Alumbrando un pueblo
oscuro en el que a nadie gusta la luz. Así me define, de alguna manera, un amigo joven. Esta
definición surge a raíz de la reunión llevada a cabo hace apenas unos días. La
reunión obedecía en principio a una cita literaria para comentar la lectura de
EL AMANTE LESBIANO, de José Luis Sampedro. A la cita habíamos acudido unas
quince personas y constaba de dos tiempos: Primero, almuerzo donde
comentaríamos la obra, y a continuación paseo primaveral por un lugar tranquilo
y limpio de toda contaminación, tanto acústica como ambiental. Después, comida
y nuevamente paseo con la sierra como testigo de nuestros pasos.
Las nubes se sumaron a «la quedada» y estuvieron amenazándonos
durante toda la mañana y la tarde, pero eso no nos importó. Además de comentar
lo que apenas cuatro o cinco de los asistentes habíamos leído, tuvimos ocasión
de conocernos personalmente. La mayoría éramos personas que hablamos y
comentamos a diario en un grupo local de una de las redes sociales: Música,
debate, literatura, poesía, entrevistas en un peculiar programa de radio del
grupo… conforman los temas tratados a diario en ACERO Y VIDA.

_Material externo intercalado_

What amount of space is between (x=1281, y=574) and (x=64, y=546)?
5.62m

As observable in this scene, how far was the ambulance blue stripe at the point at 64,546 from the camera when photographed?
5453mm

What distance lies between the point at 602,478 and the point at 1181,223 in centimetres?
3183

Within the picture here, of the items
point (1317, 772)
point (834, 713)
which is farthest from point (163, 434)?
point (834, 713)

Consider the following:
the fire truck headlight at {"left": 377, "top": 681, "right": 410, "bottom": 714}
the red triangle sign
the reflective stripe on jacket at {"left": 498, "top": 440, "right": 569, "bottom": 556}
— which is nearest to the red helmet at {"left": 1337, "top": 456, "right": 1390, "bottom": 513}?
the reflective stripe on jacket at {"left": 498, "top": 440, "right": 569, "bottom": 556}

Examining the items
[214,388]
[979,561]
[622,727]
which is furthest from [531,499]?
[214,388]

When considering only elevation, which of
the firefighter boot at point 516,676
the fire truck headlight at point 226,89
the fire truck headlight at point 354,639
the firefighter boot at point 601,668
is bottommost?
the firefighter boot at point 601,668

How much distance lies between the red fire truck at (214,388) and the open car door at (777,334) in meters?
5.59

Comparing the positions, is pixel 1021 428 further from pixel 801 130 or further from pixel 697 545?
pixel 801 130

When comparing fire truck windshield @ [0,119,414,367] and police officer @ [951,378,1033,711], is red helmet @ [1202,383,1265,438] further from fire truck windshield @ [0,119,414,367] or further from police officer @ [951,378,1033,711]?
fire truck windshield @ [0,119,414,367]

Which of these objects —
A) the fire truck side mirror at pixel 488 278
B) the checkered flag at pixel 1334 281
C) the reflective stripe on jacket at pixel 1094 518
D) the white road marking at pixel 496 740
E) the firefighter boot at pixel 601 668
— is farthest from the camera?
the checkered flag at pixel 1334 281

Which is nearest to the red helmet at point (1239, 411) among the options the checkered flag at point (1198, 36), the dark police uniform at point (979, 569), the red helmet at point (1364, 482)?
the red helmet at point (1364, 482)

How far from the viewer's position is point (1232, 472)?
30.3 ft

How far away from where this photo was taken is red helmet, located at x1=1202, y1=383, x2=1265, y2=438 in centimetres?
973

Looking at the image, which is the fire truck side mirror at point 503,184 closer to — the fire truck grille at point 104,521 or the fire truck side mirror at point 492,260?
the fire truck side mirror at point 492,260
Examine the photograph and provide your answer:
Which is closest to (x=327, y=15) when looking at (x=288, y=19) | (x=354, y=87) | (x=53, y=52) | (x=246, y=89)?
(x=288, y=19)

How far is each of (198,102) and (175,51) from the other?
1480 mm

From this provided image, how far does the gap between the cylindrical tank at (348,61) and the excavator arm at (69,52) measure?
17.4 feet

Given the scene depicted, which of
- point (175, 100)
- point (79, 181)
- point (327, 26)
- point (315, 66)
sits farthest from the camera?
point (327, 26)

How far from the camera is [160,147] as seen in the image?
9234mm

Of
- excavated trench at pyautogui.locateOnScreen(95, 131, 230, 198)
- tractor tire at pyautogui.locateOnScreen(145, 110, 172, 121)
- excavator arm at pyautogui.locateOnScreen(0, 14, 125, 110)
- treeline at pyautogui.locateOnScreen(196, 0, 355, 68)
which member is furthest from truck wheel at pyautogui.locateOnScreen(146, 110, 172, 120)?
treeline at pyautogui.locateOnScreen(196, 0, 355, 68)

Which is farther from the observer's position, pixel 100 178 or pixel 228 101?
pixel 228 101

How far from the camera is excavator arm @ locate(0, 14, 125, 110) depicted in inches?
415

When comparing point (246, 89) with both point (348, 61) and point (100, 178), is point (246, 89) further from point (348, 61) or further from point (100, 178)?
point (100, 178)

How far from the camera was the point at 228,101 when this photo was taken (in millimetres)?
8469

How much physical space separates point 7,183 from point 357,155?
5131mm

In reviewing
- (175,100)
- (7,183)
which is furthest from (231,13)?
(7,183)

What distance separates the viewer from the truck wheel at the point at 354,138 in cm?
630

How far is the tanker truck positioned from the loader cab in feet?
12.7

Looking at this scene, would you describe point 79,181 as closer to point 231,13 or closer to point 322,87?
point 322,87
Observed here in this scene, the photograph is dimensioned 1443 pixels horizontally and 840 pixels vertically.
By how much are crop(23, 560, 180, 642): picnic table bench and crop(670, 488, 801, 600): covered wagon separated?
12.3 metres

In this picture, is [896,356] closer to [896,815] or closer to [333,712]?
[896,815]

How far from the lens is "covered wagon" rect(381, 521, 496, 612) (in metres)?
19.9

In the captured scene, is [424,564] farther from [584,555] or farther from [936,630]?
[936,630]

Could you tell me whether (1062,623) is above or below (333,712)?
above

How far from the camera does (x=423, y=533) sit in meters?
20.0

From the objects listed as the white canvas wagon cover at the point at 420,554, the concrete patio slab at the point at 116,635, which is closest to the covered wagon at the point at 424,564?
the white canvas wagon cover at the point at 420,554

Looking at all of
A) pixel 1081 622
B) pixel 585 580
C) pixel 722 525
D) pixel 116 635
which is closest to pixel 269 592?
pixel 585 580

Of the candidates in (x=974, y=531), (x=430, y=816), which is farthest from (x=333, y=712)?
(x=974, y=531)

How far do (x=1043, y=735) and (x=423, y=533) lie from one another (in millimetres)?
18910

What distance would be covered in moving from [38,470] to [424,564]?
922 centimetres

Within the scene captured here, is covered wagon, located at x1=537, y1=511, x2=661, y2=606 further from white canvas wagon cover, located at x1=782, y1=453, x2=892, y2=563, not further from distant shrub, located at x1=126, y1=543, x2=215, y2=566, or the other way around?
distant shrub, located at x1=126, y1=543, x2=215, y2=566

No estaba previsto que asistieran a la tertulia aquellos amigos que no habían participado de la lectura, pero se sumaron a ella por curiosidad a nuestros comentarios acerca de la misma, y cuando finalizó el coloquio algunos ya habían decidido anotarla en su lista de próximas lecturas.
Al final de la jornada cada cual sacó sus conclusiones y casi
todos coincidimos en lo gratificante que había resultado. Personalmente fui de las que no disfrutó leyendo EL AMANTE
LESBIANO. Otras obras de Sampedro me han gustado más. Él en su forma de
pensamiento me atrae mucho más. Quizá no entendí suficientemente lo que quiso
transmitir en sus páginas. O tal vez la forma empleada para transmitirlo. El caso
es que Mario fue el vínculo para que
un grupo de personas que nada tienen en común, excepto ser del mismo pueblo o vivir en él, y
pertenecer a uno de tantos grupos de las redes sociales, se conocieran
personalmente y empatizaran desde el primer momento. Tuvimos ocasión de probar
las pastitas marroquís, de elaboración casera, que trajo una de las amigas;
hablamos de mi antiguo barrio en mi querido Puerto, del antes y el después de
mi salida de allí; les mostré lo que me atrajo de este otro lugar al que no
termino de acostumbrarme, y agradecí que me trajeran prendidos en la piel un
poquito de aquel aroma a playa y el recuerdo de su cielo, antaño cubierto por
el humo que me sustentaba. Me hicieron sentir como en casa.
La lluvia llegó cuando ya todos nos habíamos recogido en
nuestros hogares y reflexionábamos sobre esa «quedada de grupo». Ellos unos kilómetros
más abajo, yo al pie de esta sierra, entre callejas estrechas que todavía me
ignoran, sin intención alguna ya de alumbrar un pueblo oscuro que se siente
feliz en la oscuridad.
Fotografía: Parte del grupo en su paseo tras la comida.